-- BEGIN Supplied passage --
Sunday, 4 November 2018

Artificial Intelligence & Images of the Real World



I have long had some scepticism about machines, having been frustrated many times when PCs, vending machines and mobile phones failed to work, so I was in the right frame of mind to see a recent BBC report on ‘machine learning’ and artificial intelligence (AI).[1] Touted as the next Big Thing in the hyped world of technology, the missing element of many reports on AI is that a fundamental building block is often taken from the bottom rungs of the world economy.
Especially in image-related applications, such as needed for driverless cars, the ‘machine learning’ can only work because a human teacher tells the machine what something is. For example, to learn that a set of pixels is a tree, or a road sign, or a pedestrian crossing the road, or a building or another car, the machine is fed many millions of tagged images of trees, signs, pedestrians, buildings and cars taken from the road environment. Now, where does this input come from? Surely the geniuses of Silicon Valley do not sit up all day and night staring at screens and tagging the images?
That’s right, they don’t. Instead, the countries and people that normally provide low cost raw material to the rich nations and their corporations also provide this low cost data raw material.

The BBC Click programme highlighted a case where a San Francisco-based NGO, Samasource, employs hundreds of people from a slum area of Nairobi, Kenya, to tag images for companies such as Google, Microsoft, Ebay, Walmart and Lyft. The head of Samasource, Leila Janah, said that they pay a ‘living wage’, $9 per day, and this means that on average their employees’ household income is increased to more than five times what it was before. Questioned about this still pitiful wage, she said ‘if we were to pay substantially more than that, it would throw everything off’.
-- END Supplied passage --
-- BEGIN Listing --
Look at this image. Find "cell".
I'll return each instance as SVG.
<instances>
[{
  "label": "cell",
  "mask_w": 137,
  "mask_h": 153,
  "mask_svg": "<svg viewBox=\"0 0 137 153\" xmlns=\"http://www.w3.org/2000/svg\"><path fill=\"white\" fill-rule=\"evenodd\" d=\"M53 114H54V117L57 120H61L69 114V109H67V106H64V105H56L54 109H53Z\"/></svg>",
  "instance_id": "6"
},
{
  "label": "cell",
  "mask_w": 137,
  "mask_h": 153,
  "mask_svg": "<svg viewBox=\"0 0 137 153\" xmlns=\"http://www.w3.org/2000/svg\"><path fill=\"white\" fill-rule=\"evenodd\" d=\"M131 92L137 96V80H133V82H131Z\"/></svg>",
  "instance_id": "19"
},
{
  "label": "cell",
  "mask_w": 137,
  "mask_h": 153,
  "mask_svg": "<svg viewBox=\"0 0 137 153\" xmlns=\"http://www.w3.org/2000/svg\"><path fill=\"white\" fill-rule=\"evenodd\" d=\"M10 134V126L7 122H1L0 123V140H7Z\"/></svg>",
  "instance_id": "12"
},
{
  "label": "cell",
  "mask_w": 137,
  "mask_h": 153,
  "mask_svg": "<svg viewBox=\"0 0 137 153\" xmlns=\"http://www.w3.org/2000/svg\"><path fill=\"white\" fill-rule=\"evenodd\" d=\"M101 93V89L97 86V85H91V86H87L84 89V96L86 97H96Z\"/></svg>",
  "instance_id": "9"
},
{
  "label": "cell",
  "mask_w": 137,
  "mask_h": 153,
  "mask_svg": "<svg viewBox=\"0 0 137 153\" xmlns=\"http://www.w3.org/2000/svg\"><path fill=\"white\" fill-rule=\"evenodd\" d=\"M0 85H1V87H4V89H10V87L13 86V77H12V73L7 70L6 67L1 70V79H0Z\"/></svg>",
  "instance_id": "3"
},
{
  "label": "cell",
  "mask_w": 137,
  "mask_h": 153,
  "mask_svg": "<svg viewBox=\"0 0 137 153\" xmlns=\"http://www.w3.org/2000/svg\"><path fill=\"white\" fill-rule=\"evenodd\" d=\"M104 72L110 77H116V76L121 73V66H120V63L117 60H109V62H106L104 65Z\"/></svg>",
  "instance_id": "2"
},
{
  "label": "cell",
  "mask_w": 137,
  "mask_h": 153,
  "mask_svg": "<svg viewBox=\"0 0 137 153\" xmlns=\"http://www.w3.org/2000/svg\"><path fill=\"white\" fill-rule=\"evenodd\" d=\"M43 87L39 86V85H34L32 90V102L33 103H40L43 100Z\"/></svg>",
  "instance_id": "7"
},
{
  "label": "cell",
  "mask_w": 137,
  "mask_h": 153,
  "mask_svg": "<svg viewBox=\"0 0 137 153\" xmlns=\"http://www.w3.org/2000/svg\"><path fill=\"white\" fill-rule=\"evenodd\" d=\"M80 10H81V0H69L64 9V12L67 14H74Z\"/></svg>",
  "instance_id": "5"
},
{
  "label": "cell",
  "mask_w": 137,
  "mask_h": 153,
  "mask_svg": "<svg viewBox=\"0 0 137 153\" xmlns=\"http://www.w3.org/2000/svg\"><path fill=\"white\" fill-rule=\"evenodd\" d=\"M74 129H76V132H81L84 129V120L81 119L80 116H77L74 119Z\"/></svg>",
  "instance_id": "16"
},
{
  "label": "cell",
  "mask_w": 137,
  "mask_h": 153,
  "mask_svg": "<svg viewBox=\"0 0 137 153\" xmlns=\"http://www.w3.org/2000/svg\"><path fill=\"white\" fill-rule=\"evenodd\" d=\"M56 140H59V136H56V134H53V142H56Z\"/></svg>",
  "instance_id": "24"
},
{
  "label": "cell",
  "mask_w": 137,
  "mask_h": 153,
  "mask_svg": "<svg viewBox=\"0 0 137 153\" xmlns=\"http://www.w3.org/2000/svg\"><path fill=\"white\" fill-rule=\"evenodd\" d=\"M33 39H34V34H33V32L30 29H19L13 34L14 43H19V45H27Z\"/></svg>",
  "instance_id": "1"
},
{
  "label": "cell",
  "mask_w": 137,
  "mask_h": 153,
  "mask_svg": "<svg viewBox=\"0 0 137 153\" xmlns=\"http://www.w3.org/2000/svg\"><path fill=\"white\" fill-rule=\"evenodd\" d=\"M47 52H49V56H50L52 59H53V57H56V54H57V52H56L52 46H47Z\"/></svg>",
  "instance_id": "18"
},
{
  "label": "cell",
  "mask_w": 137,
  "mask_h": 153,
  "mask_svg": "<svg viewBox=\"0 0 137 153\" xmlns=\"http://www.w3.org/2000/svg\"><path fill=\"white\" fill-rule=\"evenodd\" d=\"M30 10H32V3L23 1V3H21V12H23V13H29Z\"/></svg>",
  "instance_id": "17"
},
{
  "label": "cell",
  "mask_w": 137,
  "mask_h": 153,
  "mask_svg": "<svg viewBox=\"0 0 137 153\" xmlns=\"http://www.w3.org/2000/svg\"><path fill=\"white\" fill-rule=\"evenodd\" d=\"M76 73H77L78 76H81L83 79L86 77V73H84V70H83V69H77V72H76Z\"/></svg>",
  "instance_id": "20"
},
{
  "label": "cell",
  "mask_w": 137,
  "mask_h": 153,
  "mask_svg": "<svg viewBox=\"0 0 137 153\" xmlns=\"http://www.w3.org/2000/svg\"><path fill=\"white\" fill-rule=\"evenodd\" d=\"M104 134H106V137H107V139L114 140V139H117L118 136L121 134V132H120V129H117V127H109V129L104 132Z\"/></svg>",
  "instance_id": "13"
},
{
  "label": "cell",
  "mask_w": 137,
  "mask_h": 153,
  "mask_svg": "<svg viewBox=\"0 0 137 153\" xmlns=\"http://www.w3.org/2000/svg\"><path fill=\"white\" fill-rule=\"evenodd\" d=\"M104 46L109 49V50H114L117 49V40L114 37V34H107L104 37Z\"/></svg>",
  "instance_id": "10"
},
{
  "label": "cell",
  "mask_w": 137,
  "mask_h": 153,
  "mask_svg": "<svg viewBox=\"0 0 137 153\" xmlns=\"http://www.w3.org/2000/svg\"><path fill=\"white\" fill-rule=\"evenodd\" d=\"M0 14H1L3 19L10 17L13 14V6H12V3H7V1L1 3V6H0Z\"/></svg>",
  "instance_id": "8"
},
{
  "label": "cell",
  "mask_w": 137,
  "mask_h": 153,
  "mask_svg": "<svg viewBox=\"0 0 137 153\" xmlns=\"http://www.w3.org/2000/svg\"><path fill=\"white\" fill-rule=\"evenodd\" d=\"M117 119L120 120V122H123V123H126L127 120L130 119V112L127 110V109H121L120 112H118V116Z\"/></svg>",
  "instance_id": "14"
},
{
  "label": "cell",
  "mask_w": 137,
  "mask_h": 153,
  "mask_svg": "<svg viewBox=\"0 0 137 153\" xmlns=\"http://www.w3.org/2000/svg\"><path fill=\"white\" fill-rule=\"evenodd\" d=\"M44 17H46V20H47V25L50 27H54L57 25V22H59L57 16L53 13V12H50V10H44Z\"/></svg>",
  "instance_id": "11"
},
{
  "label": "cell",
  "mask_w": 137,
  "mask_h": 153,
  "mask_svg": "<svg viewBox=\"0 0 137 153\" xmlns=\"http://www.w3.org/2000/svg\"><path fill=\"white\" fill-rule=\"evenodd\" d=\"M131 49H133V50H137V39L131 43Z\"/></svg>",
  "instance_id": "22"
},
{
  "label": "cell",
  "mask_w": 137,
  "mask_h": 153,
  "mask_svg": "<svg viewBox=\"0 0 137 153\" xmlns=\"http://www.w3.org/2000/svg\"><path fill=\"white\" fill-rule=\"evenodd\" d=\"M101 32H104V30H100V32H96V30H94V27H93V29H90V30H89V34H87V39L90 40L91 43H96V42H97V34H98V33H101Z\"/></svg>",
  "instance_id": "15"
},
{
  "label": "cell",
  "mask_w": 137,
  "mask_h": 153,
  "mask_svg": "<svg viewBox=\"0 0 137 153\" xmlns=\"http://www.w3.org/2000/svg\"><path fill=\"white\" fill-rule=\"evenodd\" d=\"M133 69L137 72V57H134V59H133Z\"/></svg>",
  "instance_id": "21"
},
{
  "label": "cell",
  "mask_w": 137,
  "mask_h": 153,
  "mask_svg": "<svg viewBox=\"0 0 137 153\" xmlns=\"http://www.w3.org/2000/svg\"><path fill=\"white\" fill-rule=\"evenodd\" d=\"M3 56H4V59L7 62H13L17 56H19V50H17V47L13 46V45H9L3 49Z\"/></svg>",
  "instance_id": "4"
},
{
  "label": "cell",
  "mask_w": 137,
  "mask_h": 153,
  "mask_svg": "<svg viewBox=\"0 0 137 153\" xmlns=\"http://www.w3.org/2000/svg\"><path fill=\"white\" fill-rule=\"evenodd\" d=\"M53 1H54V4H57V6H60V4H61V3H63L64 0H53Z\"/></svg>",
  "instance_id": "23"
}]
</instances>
-- END Listing --
- _Exercise instructions_
[1] In the post on artificial intelligence and images, how much does Samasource pay its workers per day?
[2] Write out the part of the post on artificial intelligence and images that opens with the words containing "The BBC Click" and closes with "throw everything off’.", switching "hundreds" to "thousands".

- _Task responses_
[1] $9 per day.

[2]
The BBC Click programme highlighted a case where a San Francisco-based NGO, Samasource, employs thousands of people from a slum area of Nairobi, Kenya, to tag images for companies such as Google, Microsoft, Ebay, Walmart and Lyft. The head of Samasource, Leila Janah, said that they pay a ‘living wage’, $9 per day, and this means that on average their employees’ household income is increased to more than five times what it was before. Questioned about this still pitiful wage, she said ‘if we were to pay substantially more than that, it would throw everything off’.